[Excerpts of spatial entry data]
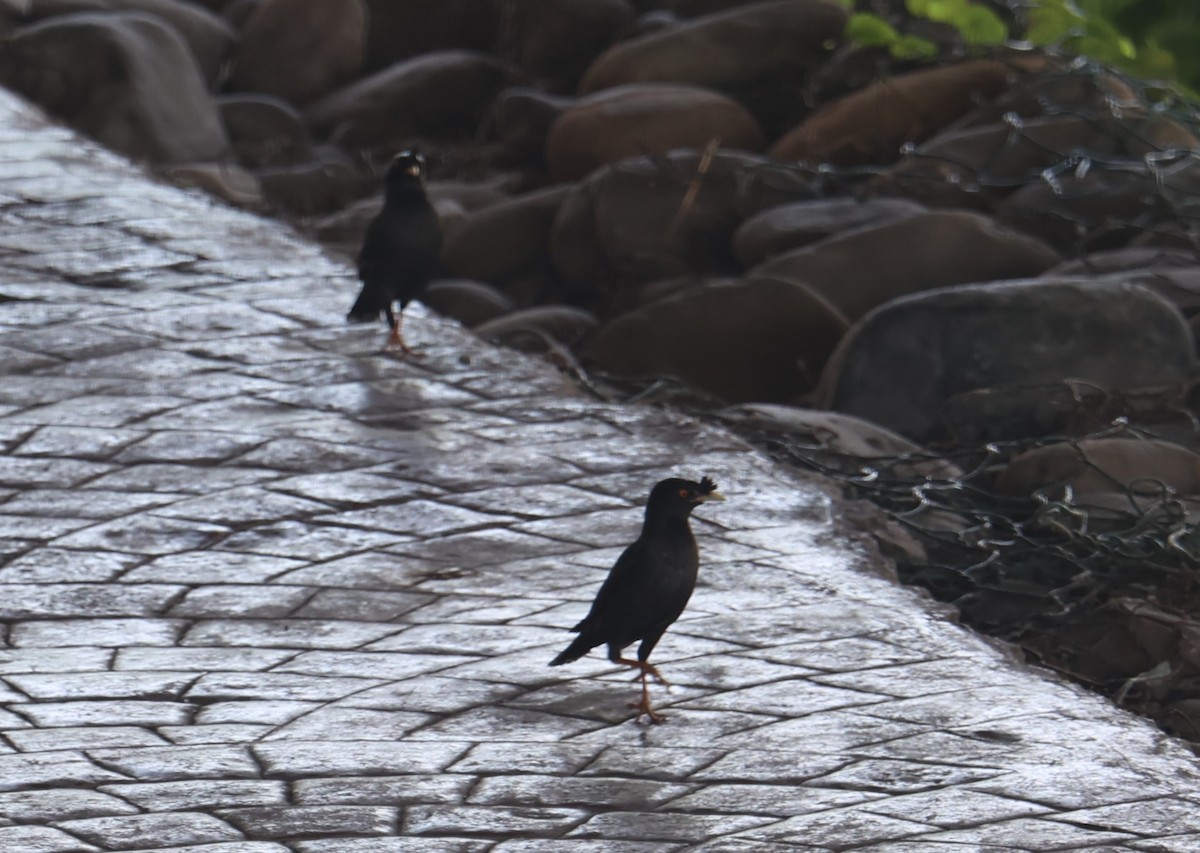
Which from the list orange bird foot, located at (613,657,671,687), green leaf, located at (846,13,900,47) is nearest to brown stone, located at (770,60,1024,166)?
green leaf, located at (846,13,900,47)

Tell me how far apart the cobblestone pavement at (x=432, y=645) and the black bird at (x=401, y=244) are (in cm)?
32

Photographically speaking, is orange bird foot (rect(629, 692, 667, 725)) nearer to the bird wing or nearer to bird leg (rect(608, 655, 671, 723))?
bird leg (rect(608, 655, 671, 723))

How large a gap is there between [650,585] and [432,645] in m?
0.92

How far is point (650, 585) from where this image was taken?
167 inches

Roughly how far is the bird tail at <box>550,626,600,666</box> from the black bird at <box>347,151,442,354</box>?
10.9ft

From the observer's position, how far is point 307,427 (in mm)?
6730

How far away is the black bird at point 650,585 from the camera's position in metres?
4.26

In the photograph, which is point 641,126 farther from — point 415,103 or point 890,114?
point 415,103

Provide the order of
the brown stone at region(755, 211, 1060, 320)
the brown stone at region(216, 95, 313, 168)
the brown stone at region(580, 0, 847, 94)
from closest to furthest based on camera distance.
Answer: the brown stone at region(755, 211, 1060, 320)
the brown stone at region(580, 0, 847, 94)
the brown stone at region(216, 95, 313, 168)

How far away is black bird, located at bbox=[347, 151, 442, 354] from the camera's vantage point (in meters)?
7.39

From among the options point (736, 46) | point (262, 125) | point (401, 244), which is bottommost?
point (262, 125)

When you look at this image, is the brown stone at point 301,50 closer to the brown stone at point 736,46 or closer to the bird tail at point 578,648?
the brown stone at point 736,46

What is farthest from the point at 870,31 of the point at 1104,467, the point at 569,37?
the point at 1104,467

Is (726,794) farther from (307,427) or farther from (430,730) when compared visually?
(307,427)
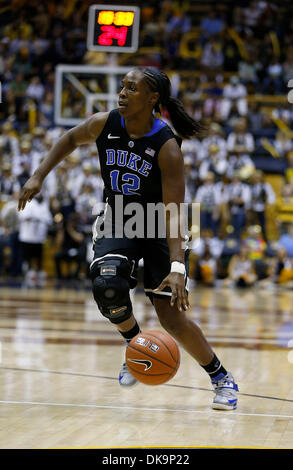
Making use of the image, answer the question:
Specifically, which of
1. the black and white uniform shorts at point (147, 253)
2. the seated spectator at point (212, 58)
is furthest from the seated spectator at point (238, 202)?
the black and white uniform shorts at point (147, 253)

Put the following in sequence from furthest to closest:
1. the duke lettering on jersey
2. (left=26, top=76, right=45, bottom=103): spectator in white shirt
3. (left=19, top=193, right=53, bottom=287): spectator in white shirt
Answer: (left=26, top=76, right=45, bottom=103): spectator in white shirt
(left=19, top=193, right=53, bottom=287): spectator in white shirt
the duke lettering on jersey

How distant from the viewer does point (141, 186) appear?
5.29m

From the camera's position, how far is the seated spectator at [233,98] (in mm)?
20578

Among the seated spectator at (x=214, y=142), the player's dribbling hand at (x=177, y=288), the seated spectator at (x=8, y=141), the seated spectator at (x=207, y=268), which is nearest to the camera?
the player's dribbling hand at (x=177, y=288)

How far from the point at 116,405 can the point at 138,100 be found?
6.24 feet

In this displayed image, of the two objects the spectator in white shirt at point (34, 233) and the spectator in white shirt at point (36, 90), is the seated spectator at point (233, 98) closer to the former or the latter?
the spectator in white shirt at point (36, 90)

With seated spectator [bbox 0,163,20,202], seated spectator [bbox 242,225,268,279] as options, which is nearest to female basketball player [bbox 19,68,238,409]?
seated spectator [bbox 242,225,268,279]

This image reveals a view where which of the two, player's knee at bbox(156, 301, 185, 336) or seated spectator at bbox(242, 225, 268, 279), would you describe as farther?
seated spectator at bbox(242, 225, 268, 279)

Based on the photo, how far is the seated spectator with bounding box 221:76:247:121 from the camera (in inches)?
810

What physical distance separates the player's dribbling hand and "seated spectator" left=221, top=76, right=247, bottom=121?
52.4 ft

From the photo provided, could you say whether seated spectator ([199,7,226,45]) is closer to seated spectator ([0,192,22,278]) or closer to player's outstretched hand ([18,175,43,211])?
seated spectator ([0,192,22,278])

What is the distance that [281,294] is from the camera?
15609mm

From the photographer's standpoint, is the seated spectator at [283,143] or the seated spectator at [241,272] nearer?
the seated spectator at [241,272]
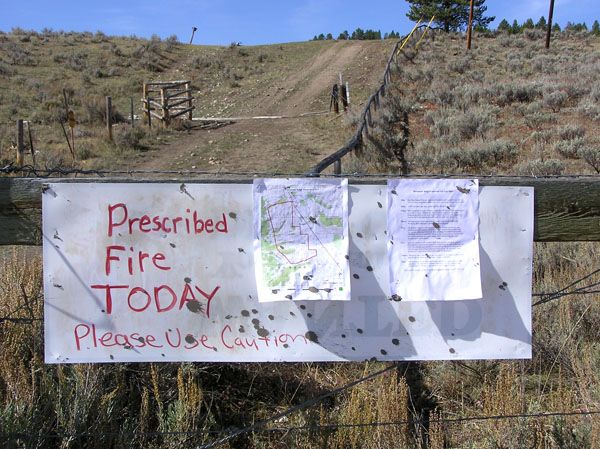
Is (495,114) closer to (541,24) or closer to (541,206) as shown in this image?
(541,206)

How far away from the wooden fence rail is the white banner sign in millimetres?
88

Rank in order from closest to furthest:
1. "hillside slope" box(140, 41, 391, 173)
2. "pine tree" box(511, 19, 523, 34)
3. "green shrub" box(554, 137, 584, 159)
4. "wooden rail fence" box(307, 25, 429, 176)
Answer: "wooden rail fence" box(307, 25, 429, 176), "green shrub" box(554, 137, 584, 159), "hillside slope" box(140, 41, 391, 173), "pine tree" box(511, 19, 523, 34)

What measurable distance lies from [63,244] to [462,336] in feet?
6.18

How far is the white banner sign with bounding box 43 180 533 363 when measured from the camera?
2.79 meters

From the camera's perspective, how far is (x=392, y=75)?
28719 millimetres

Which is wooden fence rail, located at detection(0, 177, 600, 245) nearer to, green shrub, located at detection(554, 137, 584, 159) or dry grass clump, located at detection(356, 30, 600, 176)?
dry grass clump, located at detection(356, 30, 600, 176)

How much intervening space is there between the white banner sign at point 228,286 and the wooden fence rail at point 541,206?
88 millimetres

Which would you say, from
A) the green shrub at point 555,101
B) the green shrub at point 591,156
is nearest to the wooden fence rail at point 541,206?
the green shrub at point 591,156

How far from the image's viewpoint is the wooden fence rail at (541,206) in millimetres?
2859

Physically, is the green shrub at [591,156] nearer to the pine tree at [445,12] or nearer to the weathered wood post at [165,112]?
the weathered wood post at [165,112]

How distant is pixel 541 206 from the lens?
9.57 ft

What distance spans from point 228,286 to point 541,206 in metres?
1.52

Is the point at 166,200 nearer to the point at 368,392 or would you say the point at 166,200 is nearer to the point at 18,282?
the point at 368,392

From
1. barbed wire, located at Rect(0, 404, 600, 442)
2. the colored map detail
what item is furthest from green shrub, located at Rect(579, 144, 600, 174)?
the colored map detail
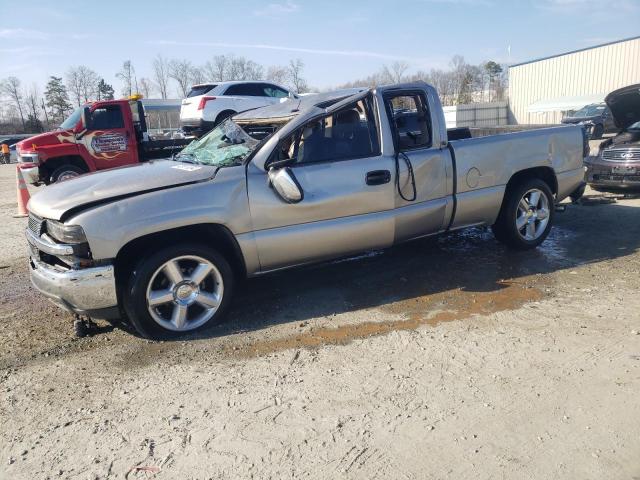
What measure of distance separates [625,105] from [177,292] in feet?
27.7

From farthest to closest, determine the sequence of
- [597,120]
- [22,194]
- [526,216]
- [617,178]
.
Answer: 1. [597,120]
2. [22,194]
3. [617,178]
4. [526,216]

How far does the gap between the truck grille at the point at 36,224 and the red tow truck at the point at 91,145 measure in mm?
6873

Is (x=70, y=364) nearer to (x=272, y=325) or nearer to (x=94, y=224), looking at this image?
(x=94, y=224)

→ **Set problem**
Present the lines starting at the one containing "Rank in order" and ending at the one containing "2.79 meters", both included, as a Markdown table with the columns Row and Entry line, one line per row and blank lines omitted.

→ **Solution**
| Row | Entry line |
|---|---|
| 1 | Rank in order from closest to furthest: |
| 2 | 1. "hillside slope" box(140, 41, 391, 173) |
| 3 | 2. "pine tree" box(511, 19, 523, 34) |
| 4 | 3. "green shrub" box(554, 137, 584, 159) |
| 5 | 4. "wooden rail fence" box(307, 25, 429, 176) |
| 6 | Answer: "wooden rail fence" box(307, 25, 429, 176), "green shrub" box(554, 137, 584, 159), "hillside slope" box(140, 41, 391, 173), "pine tree" box(511, 19, 523, 34) |
| 7 | What measurable distance lies from [63,244] to [462,336] in feet? |
| 8 | 6.18 |
| 9 | How far is the white banner sign with bounding box 43 180 533 363 when measured from the camera? |
| 10 | 2.79 meters |